— START Source text —

Builders' Forum Archives
Re: Fiberglass this Weeke
Posted by Robert N Pruden on Sep 23, 2004
All of the above comments are right on, especially the one about being careful to fill in "ALL" voids. It's well worth while to fill 'em before glassing.
If you end up with large air bubbles under the glass or along the joints, you can use a syringe with needle, poke the needle in one end of the bubble as an air escape, then inject epoxy into the other end. You will see the epoxy fill the void. This is readily visible because the white glass will disappear as it should. This type of corrective action is as good as doing it right the first time.
Make sure there is no dust on the boat before you start, you want the epoxy to soak as well as possible into the wood if you haven't done a seal coat first. Make sure all edges (chines and keel) are well rounded or you run the risk of elongated air spaces because the glass will have a tendency to lift off sharp edges. I've found that epoxy thickened with Cabisol (really thick, like thicker than peanut butter) is really good for filling voids that I have found immediately prior to glassing. The Cabisol thickened epoxy won't flow or run and you can glass over it and expect it to stay in place.
I always slather on tons of epoxy over the glass then use either a squeegee or brush to quickly spread it around. Bear in mind that I always use slow-curing epoxy. I try to spread the epoxy along the keel first, then stroke it down the sides being careful not to cause the glass to get creases.
One solution I have for getting glass to lay out on sharp curves around the bow and stern where it is prone to lifting is to go back and add the epoxy that has thickened a little in my mixing cup. The partially thickened epoxy (thick from beginning to set in the mixing cup) holds the glass down a little better.
I always do the fill coats as soon as the glued glass is tacky, for me that is usually after a 3-6 hour wait depending on ambient room temperatures. I apply the fill coats until the surface gets fairly smooth, usually two fill coats.
Once the epoxy has become smooth and non-tacky to the touch, I use 40 grit sandpaper to get rid of any really rough bumps, usually around the stern and bow. Once done, I can add more coats of epoxy to get the finish smoother (filling in teh weave).
Using this method of glassing and filling, I generally have to attend to the kayak for a 48-hr period. That means all I think about is kayak and gluing for two days. The nice thing about this level of dedication is that I won't have to worry about the formation of amines and the rough epoxy work is done very quickly. If you are using a non-blush epoxy, then you don't have to dedicate so much time with glassing and fill-coats in such a short period of time.

— END Source text —
— START Extracted data —

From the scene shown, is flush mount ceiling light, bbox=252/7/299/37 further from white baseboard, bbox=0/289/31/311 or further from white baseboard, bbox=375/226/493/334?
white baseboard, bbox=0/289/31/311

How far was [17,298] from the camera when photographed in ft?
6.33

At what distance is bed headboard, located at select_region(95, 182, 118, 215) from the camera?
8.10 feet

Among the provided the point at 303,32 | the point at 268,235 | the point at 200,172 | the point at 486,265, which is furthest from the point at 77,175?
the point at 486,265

— END Extracted data —

-- What this task involves --
Please continue the forum post on fiberglassing a kayak hull, picking up right after its final sentence.

-- Result --
Once the major epoxy work is done, you can focus on the fine finishing to attain that ever-so-smooth finish that people ooh and ahh about, yeah, the one that you will see only before your first launch. ;)
I've worked with both blush and non-blush epoxies. Never had a problem with either using the method descibed above. I far prefer non-blush epoxy because if I get delayed between fill coats then I don't have to worry about washing the amines out before the next coat.
Keep your work smooth to reduce sanding later on. Make sure not to starve the glass of epoxy, don't be afraid to use enough to soak it good, enough epoxy is when it doesn't run and if it's going to run you'll see it run within a half-hour. You can still squeegee those runs even after and hour. Any roughnes caused by squeegeeing can be scraped off as soon as the glue stops being tacky. Use the squeegee to smooth out the excess epoxy after you get the glass on. Once the glass is on, go back after a few hours and scrape off any runs with a sharp scraper. The scraper can be a cabinet scraper (I have no experience with this) or a simple sharp plastering knife (that's what I use).
There's plenty of excellent advice at this site so read as much as you can, form a picture of what needs to be done in your mind until you know it inside and out, then get to work. Worry not, if you screw it up you can remove any errors, get more advice and still end up with a pretty boat.
Hope this helps!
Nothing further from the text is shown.